Good risque posing and I like how you have done her stockings.


----------



## nautilusnut (Jul 9, 2008)

Very nice!


----------



## WhittlePlastic (Mar 26, 2005)

Xenodyssey said:


> Good risque posing and I like how you have done her stockings.


You should see what the skeletal hand is covering.


----------



## steve123 (Feb 9, 2009)

That's amazing..to show her dramatic makeup but still have a subtle touch.

Wonderful job, Man, I'm wanting to send you mine...


Steve


----------



## Jafo (Apr 22, 2005)

sweet


----------



## kdaracal (Jan 24, 2009)

Love the face paint. Nice job! whoops, son looking over my shoulder.....


----------



## TRENDON (May 24, 2000)

Great Work!


----------



## WhittlePlastic (Mar 26, 2005)

Thanks guys for the comments. :wave:


----------



## WhittlePlastic (Mar 26, 2005)

Oh I forgot to mention we took her to Monsterpalooza Model contest held by AFM. We had high hopes for her, but did not get a mention or award.  Oh well.


----------



## eradicator178 (Sep 3, 2008)

That is spectacular!!!


----------



## eradicator178 (Sep 3, 2008)

WhittlePlastic said:


> Oh I forgot to mention we took her to Monsterpalooza Model contest held by AFM. We had high hopes for her, but did not get a mention or award.  Oh well.


You're Kidding, Right??


----------



## eradicator178 (Sep 3, 2008)

How did you do the make up??


----------



## hal9001 (May 28, 2008)

WhittlePlastic said:


> At my age, I double up on the reading glasses.


Really? I figured I was the only *Goof-Ball *that wore two pairs of reading glasses at once! Works like a charm, huh?

Glad to see you didn't give her the 'Brittany Spears' treatment, if you catch my drift! 
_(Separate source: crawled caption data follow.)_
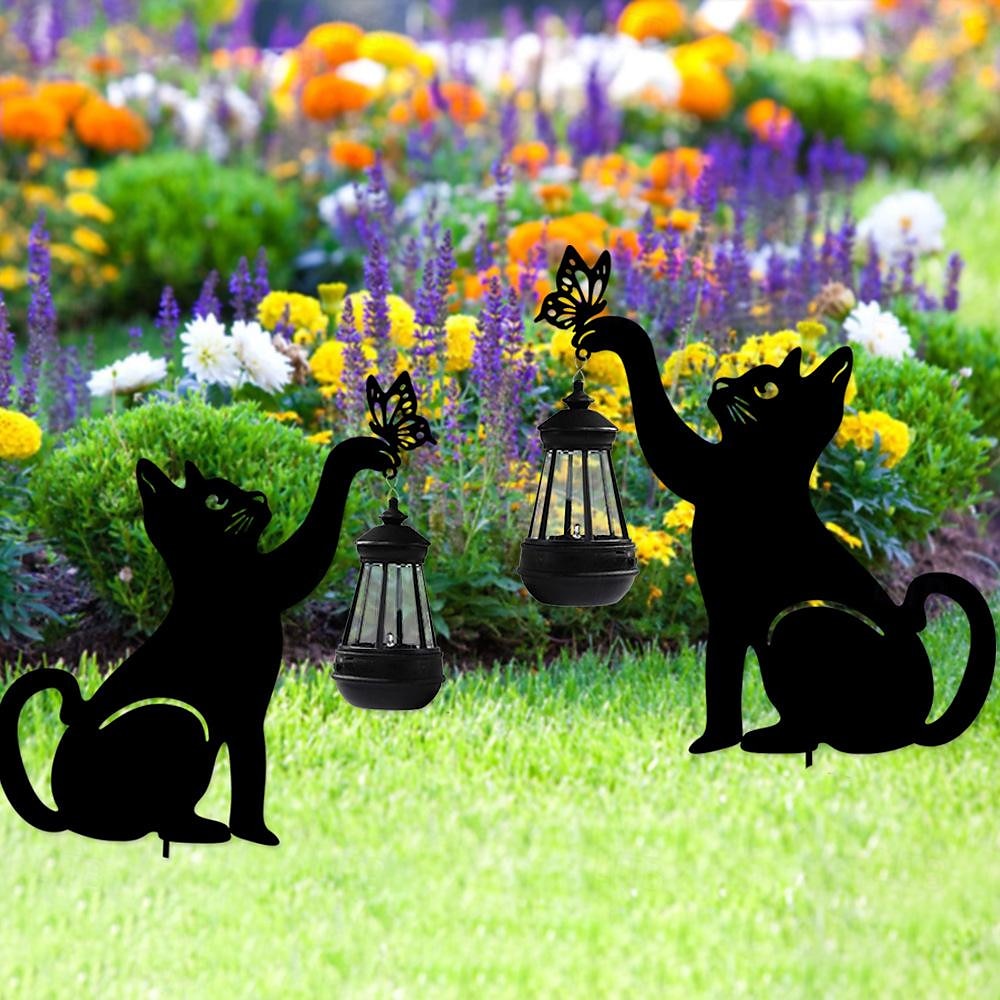 1/2 pz lampada da giardino solare a led per esterni gatto nero per la decorazione del giardino da giardino halloween natale capodanno festa di nozze lampada da percorso solare lampada da gatto in ferro nero impermeabile del 2025 a $37.99 –P2
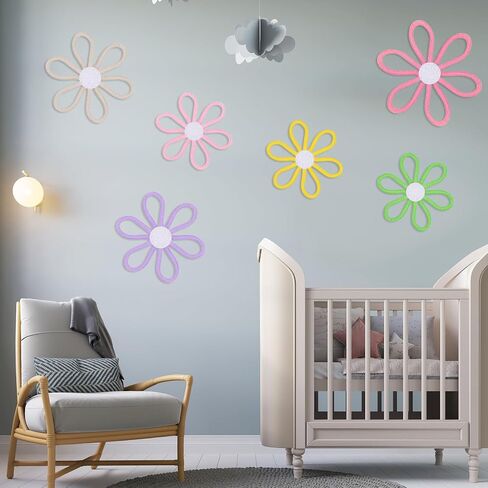 6pcs Boho Nursery Decor Daisy Flower Woven Macrame Wall Hanging 3 Size Daisy Flower Wall Decor Bohemian Nursery Decorations Daisys WallDecor Nurserys Decoration for Home Dorm Art Decors Bedroom Room in Saudi Arabia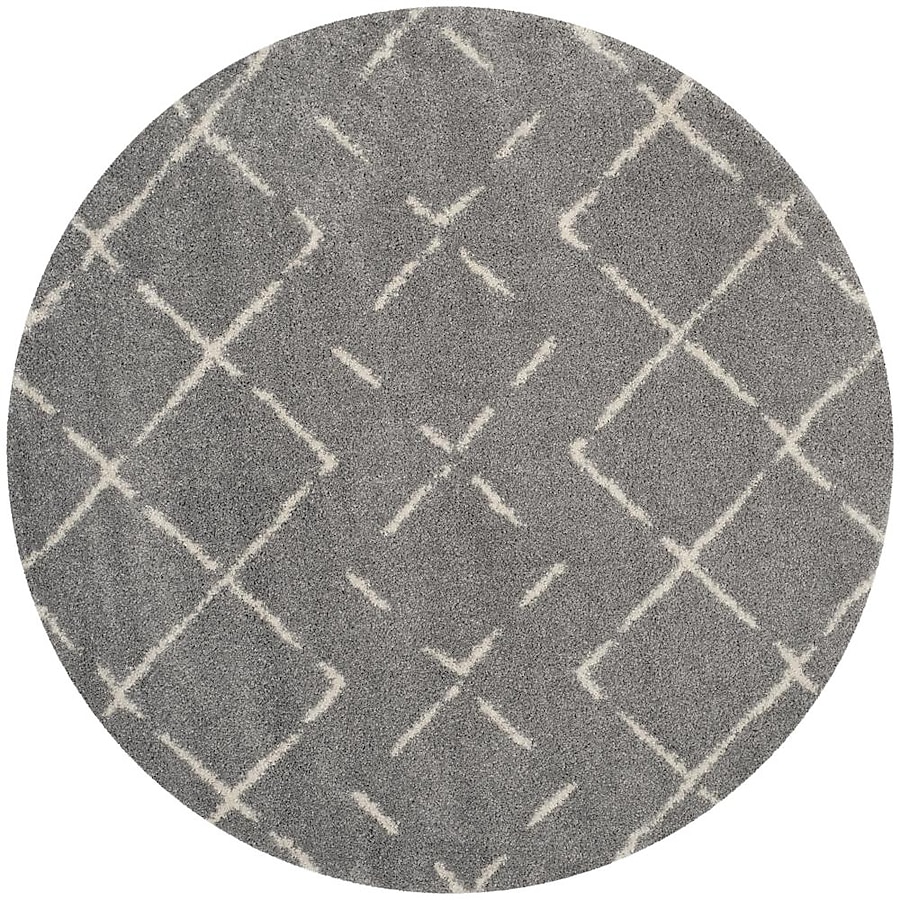 Safavieh Arizona Myra Shag 5 x 5 Gray/Ivory Round Indoor Trellis Moroccan Area Rug Safavieh Arizona Myra Shag 5 x 5 Gray/Ivory Round Indoor Trellis Moroccan Area Rug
Looks outstanding. By far the best paint job on her face I've seen. :thumbsup:

HAL9001-


----------



## Night-Owl (Mar 17, 2000)

Well done WP!


----------



## strongsvillehobbyofelyria (May 27, 2012)

*elvira*

the model is now discontinued again but if anyone needs one there are a couple left at www.strongsvillehobby.com


----------



## WhittlePlastic (Mar 26, 2005)

eradicator178 said:


> You're Kidding, Right??


Nope not kidding, but what the hey, I had fun while at the event.


----------



## WhittlePlastic (Mar 26, 2005)

eradicator178 said:


> How did you do the make up??


Very carefully and light dry brushing for eye shadow and blush. I have to admit my wife pointed out the method for good make up application. Without her coaching her face would have looked kinda 'slutty'.  We used Freak Flex and Liquidtex paints.


----------



## Bec De Corbin (Jan 19, 2012)

Oh, that the pose of this kit had matched the photo on the box. I would have bought one immediately.


----------